- TEXT PASSAGE:
::::
Alonzo Edwin Branch

Biographical details
- Born: April 30, 1874 Boston, Massachusetts, U.S.
- Died: December 15, 1925 (aged 51) Flushing, New York, U.S.
- Alma mater: Harvard University

Playing career
- 1897–1898: Williams
- Position: Halfback

Coaching career (HC unless noted)
- 1899: Nebraska
- 1900: Miami (OH)

Head coaching record
- Overall: 1–11–1

= Alonzo Edwin Branch =

American football coach (1874–1925)

Alonzo Edwin Branch (April 30, 1874 – December 15, 1925), also known as A. Edwin Branch, was an American college football coach. He served as the head coach at the University of Nebraska in 1899 and at Miami University in Oxford, Ohio in 1900, compiling a career college football record of 1–11–1.
::::
- INPUT ROWS:
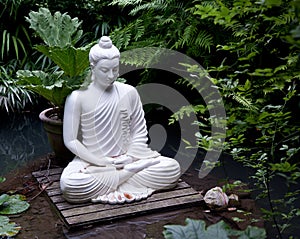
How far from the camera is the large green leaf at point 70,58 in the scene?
12.9 ft

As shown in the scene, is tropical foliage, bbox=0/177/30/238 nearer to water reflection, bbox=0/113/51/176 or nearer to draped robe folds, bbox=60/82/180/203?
draped robe folds, bbox=60/82/180/203

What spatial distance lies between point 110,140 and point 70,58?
2.45ft

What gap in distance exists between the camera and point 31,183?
4117 millimetres

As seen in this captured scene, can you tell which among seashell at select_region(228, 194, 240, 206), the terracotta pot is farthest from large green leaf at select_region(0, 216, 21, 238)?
seashell at select_region(228, 194, 240, 206)

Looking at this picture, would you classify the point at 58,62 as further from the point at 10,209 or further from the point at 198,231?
the point at 198,231

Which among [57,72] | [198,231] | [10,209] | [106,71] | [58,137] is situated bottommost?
Answer: [10,209]

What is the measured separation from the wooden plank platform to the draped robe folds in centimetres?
8

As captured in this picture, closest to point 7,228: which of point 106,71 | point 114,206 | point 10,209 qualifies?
point 10,209

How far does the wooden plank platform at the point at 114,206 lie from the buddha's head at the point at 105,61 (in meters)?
0.88

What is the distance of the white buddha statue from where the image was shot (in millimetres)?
3646

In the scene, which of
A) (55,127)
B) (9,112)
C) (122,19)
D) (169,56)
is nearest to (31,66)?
(9,112)

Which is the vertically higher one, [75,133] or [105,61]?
[105,61]

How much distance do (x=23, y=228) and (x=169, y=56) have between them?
2892 millimetres

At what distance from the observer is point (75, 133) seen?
→ 12.2ft
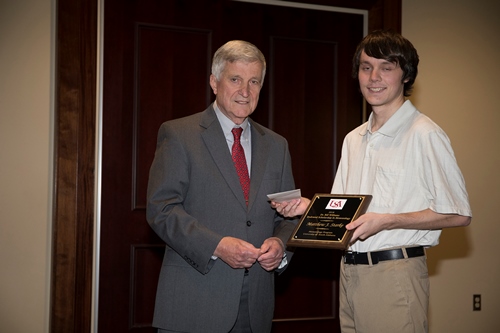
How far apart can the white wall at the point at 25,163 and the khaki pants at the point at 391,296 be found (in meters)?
2.08

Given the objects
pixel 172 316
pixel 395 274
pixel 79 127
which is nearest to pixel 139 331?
pixel 79 127

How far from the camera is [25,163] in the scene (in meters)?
3.57

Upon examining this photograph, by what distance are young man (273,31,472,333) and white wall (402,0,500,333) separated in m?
2.12

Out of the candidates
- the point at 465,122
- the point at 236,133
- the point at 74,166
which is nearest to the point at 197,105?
the point at 74,166

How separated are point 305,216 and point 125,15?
208cm

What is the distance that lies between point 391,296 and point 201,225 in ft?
2.44

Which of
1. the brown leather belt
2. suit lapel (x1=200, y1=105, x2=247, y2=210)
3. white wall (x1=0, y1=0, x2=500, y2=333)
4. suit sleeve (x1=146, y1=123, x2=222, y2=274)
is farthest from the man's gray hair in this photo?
white wall (x1=0, y1=0, x2=500, y2=333)

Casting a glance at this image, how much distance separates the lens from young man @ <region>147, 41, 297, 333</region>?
2332 mm

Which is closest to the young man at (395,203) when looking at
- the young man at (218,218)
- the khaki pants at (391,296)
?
the khaki pants at (391,296)

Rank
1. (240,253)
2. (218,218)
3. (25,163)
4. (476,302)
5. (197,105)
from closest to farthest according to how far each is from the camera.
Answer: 1. (240,253)
2. (218,218)
3. (25,163)
4. (197,105)
5. (476,302)

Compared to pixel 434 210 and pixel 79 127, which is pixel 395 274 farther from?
pixel 79 127

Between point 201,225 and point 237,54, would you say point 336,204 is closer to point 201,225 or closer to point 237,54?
::::
- WORK TO DO:
1) According to the Alonzo Edwin Branch biography, what position did he play?
2) In the records, reproduce the lines from the one with "What spatial distance" to the one with "4117 millimetres", changing "camera" to "lens" and keeping everything else the same.
The records have no connection to the text.

- SOLUTIONS TO THE TASKS:
1) Halfback

2)
What spatial distance lies between point 110,140 and point 70,58?
2.45ft

What gap in distance exists between the lens and point 31,183?
4117 millimetres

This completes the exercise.